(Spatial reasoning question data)
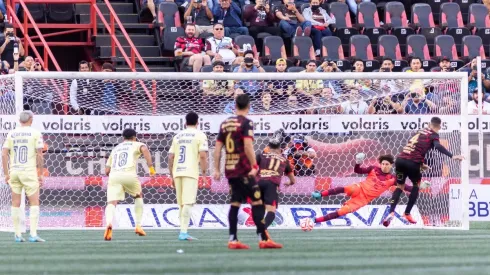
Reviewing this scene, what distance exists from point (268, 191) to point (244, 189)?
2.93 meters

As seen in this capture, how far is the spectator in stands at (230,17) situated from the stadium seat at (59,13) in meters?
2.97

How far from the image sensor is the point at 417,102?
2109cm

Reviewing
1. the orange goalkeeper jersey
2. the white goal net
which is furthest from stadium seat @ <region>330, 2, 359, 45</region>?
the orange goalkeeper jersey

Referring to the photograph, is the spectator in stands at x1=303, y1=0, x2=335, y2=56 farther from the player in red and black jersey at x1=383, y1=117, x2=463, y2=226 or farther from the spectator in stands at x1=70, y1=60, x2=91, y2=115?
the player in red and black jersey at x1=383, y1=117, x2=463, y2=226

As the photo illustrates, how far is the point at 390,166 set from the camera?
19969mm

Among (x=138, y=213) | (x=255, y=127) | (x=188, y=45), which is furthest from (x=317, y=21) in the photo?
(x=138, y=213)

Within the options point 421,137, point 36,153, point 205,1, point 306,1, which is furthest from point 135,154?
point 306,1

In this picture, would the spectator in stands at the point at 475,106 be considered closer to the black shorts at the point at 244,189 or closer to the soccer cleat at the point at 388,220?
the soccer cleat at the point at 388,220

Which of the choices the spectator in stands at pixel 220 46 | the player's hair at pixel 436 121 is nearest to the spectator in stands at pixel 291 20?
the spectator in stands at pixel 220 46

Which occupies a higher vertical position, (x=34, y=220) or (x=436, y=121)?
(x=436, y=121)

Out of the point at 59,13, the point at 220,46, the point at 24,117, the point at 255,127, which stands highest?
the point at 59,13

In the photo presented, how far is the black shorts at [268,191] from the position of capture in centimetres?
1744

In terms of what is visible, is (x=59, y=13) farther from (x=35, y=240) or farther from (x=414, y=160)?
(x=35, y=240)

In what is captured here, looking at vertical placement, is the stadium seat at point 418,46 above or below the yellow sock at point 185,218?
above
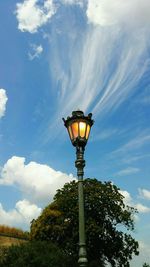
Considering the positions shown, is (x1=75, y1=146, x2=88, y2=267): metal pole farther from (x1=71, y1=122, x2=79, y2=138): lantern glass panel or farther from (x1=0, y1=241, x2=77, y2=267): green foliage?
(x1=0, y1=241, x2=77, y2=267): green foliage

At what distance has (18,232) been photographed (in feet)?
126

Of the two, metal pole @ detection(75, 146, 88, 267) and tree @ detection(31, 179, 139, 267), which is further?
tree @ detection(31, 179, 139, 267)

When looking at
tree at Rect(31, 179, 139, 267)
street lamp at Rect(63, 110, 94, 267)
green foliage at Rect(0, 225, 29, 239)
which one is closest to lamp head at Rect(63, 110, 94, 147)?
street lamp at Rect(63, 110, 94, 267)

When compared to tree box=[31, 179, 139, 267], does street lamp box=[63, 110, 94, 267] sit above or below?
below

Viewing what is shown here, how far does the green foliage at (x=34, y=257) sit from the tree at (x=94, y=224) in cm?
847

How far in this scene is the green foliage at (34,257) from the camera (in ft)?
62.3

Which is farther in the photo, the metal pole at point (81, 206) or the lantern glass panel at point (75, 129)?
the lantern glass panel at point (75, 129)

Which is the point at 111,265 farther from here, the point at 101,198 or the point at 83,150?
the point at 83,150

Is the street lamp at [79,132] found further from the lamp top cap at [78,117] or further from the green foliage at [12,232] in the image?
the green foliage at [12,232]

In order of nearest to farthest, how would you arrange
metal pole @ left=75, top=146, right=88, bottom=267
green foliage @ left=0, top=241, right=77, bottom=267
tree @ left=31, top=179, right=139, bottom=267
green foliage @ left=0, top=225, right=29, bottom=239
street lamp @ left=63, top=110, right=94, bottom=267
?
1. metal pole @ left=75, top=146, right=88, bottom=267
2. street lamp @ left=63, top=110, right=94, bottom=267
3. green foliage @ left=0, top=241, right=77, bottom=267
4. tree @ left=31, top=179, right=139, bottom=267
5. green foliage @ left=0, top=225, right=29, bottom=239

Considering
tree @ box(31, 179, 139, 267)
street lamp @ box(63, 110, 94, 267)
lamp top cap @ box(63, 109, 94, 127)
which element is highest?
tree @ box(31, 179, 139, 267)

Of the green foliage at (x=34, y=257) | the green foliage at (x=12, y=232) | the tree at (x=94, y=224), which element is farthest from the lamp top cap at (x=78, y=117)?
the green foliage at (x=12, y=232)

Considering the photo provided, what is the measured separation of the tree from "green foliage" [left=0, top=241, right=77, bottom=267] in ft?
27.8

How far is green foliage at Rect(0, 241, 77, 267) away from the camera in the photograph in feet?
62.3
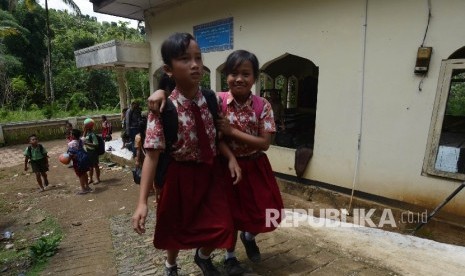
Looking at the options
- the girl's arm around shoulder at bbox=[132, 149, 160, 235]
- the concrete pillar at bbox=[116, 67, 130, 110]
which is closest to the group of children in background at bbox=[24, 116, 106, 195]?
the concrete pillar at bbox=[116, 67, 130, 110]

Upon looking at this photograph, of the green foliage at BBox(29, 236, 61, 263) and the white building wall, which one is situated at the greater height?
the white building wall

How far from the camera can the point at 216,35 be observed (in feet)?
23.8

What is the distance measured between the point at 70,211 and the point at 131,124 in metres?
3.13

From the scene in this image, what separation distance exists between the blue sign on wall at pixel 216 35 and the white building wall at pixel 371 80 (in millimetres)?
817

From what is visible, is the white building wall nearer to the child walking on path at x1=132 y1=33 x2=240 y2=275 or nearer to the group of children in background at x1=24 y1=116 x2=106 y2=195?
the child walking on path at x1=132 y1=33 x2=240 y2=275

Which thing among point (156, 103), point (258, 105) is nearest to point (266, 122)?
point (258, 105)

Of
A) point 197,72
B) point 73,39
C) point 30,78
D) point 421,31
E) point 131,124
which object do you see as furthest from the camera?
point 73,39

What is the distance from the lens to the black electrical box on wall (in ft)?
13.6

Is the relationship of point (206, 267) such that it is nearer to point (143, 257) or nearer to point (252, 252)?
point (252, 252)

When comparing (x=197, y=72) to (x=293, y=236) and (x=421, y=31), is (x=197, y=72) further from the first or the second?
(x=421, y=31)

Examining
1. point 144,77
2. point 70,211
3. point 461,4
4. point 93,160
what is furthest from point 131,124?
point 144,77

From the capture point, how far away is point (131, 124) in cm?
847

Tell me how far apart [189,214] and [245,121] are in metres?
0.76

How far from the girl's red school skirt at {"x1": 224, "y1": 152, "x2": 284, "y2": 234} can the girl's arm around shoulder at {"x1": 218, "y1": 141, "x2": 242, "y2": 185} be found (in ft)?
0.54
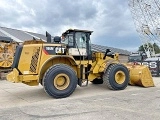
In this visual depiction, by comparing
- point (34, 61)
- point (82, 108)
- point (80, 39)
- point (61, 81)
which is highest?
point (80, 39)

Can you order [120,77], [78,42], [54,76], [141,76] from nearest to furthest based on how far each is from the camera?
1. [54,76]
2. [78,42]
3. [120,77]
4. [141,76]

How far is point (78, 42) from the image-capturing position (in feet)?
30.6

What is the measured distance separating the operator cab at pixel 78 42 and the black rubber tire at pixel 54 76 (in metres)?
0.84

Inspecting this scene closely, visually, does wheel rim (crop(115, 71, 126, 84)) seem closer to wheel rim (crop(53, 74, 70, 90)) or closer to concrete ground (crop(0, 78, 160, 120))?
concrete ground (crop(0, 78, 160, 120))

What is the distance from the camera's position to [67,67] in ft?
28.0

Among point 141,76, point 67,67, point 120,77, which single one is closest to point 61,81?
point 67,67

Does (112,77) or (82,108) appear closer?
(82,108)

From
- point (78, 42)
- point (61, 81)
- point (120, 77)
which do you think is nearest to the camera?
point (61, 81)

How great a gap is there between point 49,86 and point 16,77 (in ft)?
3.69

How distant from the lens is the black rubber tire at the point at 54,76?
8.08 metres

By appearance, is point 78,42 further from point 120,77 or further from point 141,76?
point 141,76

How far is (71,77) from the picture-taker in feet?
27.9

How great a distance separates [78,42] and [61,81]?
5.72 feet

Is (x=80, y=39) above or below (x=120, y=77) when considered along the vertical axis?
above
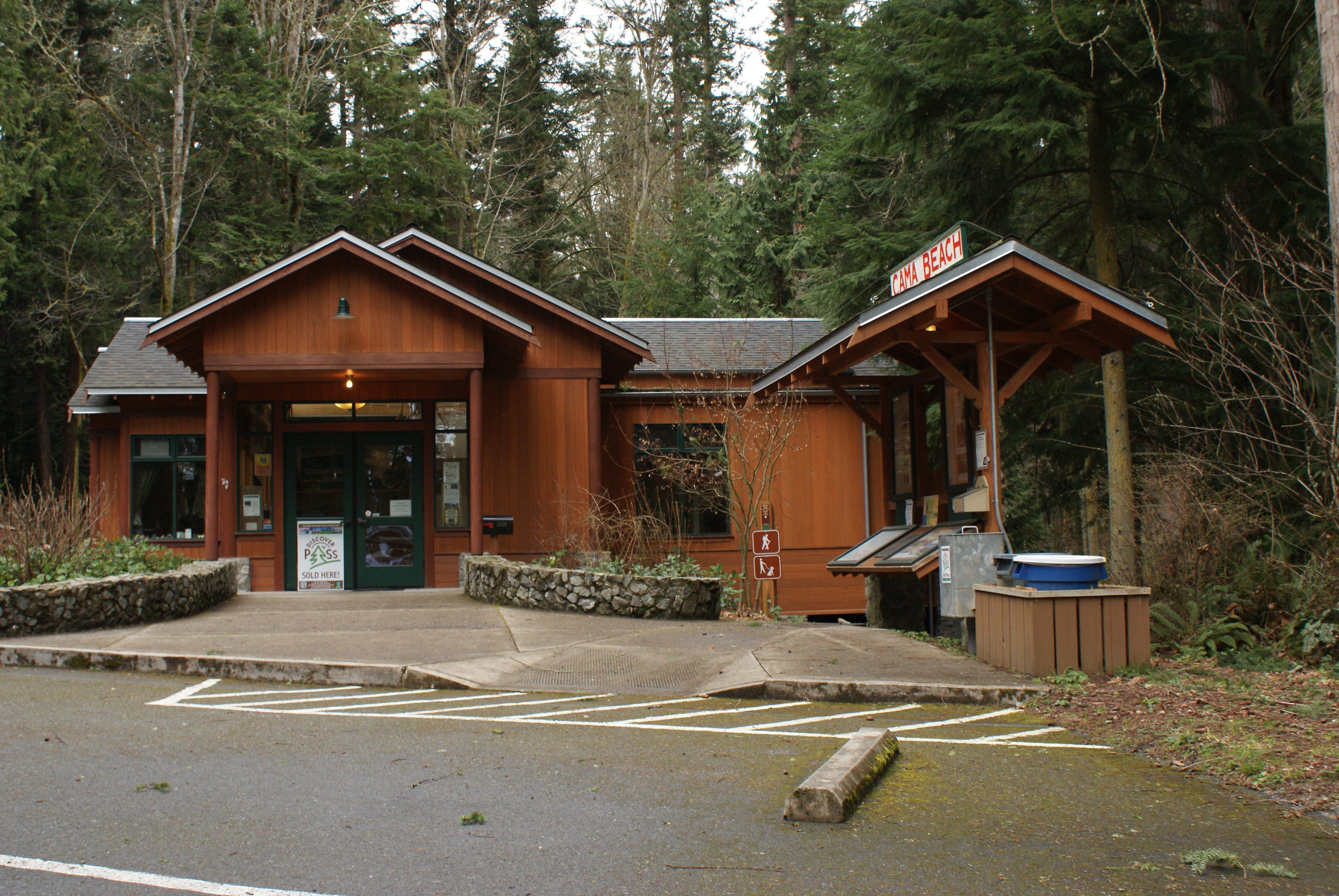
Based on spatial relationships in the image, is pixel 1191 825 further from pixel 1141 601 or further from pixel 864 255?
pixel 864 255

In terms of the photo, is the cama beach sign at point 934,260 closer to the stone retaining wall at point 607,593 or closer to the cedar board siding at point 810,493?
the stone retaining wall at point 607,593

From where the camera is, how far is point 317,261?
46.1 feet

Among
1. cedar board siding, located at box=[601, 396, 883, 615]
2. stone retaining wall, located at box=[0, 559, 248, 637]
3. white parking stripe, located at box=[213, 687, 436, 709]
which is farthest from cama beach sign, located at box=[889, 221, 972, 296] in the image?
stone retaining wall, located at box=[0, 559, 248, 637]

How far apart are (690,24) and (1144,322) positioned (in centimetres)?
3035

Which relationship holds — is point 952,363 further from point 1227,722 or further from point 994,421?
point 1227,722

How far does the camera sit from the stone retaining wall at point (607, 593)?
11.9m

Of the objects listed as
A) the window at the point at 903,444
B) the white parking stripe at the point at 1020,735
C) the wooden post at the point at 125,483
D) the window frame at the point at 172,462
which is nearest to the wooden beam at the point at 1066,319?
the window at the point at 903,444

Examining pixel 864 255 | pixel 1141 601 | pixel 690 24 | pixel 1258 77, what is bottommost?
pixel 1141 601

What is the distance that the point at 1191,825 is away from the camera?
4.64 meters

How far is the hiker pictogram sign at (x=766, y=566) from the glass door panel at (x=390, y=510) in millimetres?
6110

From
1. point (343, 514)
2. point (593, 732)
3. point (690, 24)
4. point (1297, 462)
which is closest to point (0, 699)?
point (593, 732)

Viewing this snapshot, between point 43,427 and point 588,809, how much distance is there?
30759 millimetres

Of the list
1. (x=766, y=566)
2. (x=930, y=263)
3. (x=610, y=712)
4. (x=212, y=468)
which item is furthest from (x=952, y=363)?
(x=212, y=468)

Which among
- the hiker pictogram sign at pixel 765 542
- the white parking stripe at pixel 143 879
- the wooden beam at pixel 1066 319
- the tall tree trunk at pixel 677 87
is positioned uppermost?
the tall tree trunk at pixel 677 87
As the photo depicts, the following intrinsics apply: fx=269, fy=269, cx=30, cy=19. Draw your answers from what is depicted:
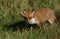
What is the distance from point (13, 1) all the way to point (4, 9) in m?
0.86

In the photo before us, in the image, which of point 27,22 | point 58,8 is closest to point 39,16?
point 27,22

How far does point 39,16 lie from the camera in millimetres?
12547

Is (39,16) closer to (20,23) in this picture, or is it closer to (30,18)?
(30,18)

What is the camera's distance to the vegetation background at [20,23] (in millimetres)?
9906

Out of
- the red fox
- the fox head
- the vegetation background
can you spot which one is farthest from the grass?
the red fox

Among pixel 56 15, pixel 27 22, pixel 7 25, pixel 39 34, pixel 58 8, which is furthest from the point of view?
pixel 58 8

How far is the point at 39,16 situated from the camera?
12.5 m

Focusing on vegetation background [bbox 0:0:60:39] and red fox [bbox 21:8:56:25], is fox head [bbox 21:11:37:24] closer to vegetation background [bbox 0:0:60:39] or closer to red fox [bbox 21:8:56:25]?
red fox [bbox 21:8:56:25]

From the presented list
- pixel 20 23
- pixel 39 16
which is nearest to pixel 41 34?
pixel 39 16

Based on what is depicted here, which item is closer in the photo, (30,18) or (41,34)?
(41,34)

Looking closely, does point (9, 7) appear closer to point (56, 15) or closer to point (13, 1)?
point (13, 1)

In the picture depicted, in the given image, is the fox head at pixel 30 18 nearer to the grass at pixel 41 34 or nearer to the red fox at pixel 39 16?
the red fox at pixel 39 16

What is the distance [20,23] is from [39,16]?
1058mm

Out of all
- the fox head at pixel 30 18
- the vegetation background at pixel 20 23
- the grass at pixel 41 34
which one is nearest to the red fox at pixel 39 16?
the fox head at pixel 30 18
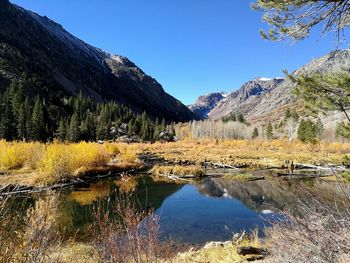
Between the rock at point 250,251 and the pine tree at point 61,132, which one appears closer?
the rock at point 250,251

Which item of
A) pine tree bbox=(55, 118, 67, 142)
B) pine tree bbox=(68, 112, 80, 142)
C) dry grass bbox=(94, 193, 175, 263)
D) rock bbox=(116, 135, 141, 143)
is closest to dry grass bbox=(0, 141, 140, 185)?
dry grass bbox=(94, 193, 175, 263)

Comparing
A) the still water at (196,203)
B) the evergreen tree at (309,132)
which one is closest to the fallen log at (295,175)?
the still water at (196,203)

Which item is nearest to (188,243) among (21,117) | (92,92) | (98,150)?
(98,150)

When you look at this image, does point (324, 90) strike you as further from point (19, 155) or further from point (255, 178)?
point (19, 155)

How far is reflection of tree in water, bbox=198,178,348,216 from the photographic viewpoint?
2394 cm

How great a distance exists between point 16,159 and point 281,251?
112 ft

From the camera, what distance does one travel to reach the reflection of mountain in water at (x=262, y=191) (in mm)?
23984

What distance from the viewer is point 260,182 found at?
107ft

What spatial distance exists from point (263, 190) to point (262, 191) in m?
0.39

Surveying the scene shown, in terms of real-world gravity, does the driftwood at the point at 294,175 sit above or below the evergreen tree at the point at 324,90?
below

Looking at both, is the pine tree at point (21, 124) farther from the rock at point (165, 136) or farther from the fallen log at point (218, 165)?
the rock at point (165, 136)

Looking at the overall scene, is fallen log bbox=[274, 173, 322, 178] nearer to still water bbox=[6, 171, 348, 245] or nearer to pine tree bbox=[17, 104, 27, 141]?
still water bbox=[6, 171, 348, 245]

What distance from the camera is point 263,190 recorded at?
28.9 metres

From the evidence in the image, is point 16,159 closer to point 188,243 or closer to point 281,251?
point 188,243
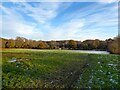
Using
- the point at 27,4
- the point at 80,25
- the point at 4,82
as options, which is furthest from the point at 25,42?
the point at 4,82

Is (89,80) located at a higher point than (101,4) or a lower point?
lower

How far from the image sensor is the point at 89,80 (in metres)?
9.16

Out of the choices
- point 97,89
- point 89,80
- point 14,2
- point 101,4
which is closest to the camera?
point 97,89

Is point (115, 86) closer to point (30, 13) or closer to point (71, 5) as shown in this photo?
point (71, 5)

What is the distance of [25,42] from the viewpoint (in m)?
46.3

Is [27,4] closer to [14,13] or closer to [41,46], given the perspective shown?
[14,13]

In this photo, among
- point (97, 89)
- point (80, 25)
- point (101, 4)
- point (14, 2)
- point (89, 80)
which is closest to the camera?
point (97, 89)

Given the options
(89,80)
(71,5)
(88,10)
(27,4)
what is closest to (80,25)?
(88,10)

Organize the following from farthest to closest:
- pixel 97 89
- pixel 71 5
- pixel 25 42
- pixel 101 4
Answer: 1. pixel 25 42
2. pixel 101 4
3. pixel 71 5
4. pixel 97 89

§ What needs to be done: Return exactly the lines from the one containing "How far from the image sensor is the point at 89,80" to the last line of the data, and nothing more.

§ Problem solution:
How far from the image sensor is the point at 89,80 (in metres)?
9.16

Out of the choices
- point 97,89
- point 89,80
- point 14,2
- point 101,4
which is closest to the camera?
point 97,89

Is point (115, 86) closer to point (30, 13) or closer to point (71, 5) as shown in this photo?
point (71, 5)

What is the distance of [25,42] from the viewpoint (in m)?
46.3

Is [27,4] closer to [14,13] or closer to [41,46], given the perspective shown?
[14,13]

In this photo, among
- point (97, 89)
- point (80, 25)
- point (101, 4)
- point (14, 2)
- point (89, 80)
which is closest to the camera?
point (97, 89)

Given the options
(89,80)
(71,5)
(88,10)
(27,4)
what is closest to (80,25)?
(88,10)

Organize the following from farthest to closest:
- pixel 97 89
- pixel 71 5
- pixel 25 42
- pixel 101 4
Answer: 1. pixel 25 42
2. pixel 101 4
3. pixel 71 5
4. pixel 97 89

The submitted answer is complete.